Like with many over-the-top disaster movies, this one really doesn’t offer that much to critique. Of course the plot could be completely picked apart–very easily–but the thing about these movies is that they are produced for pure entertainment value. The writers and director are hoping that you don’t spend too much time thinking about the sheer impossibility or unlikelihood of Ray and Emma finding the aircrafts and watercraft they do. Or, why the city of L.A. would allow one helicopter pilot to use municipal gas and a helicopter to rescue his immediate family, meanwhile, basically abandoning all other citizens to peril. You see, it doesn’t take a film critic or scholar to notice the absurd plot devices and failed logic.

That being said, this film was very entertaining to watch and follows good visual storytelling structure. You have order (very briefly), followed by disorder (most of the movie), and the circle back to order once again. Oh yeah, there is a brilliant seismologist professor and media team at Cal-Tech (California Institute of Technology) who are basically there when the director needs something else to cut to. Otherwise, that whole sub-plot could have essentially been written out. Too bad, though. That subplot of the professor and his media team could have actually been fleshed out to be an intricate part of the plot.

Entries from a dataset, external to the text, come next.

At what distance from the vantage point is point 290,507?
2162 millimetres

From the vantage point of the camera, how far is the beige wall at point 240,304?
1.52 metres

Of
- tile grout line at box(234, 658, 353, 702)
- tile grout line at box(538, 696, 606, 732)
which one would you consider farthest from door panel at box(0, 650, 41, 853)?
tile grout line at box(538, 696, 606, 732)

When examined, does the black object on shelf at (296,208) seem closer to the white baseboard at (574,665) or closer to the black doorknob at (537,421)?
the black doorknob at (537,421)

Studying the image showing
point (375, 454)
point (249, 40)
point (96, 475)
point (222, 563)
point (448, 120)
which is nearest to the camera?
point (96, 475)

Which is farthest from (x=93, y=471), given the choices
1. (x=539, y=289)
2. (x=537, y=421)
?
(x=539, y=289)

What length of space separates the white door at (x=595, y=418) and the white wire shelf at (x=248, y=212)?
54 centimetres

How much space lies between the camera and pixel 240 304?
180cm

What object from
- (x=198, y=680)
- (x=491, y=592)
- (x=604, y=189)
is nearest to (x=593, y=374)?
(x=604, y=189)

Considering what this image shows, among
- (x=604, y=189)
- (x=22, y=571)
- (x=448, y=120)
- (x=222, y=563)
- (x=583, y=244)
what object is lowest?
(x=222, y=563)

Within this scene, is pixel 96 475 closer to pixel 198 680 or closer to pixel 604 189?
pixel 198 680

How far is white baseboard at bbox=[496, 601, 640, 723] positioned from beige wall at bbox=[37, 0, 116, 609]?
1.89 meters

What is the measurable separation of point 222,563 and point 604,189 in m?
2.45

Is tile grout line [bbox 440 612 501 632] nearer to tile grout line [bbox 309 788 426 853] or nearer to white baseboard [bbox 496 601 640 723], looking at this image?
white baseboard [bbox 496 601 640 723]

That’s pretty well it. This is a movie that is unapologetic in that it is fully aware of what it is: a “Michael Bay”-ish disaster sci-fi movie. I am pretty sure that the cities of L.A. and San Fran should pretty well be completely leveled after the earthquakes. The movie is released during an appropriate time because it falls after Tomorrowland and before Jurassic World. It also typifies the summer movie season because it is a great popcorn movie that most anyone will enjoy.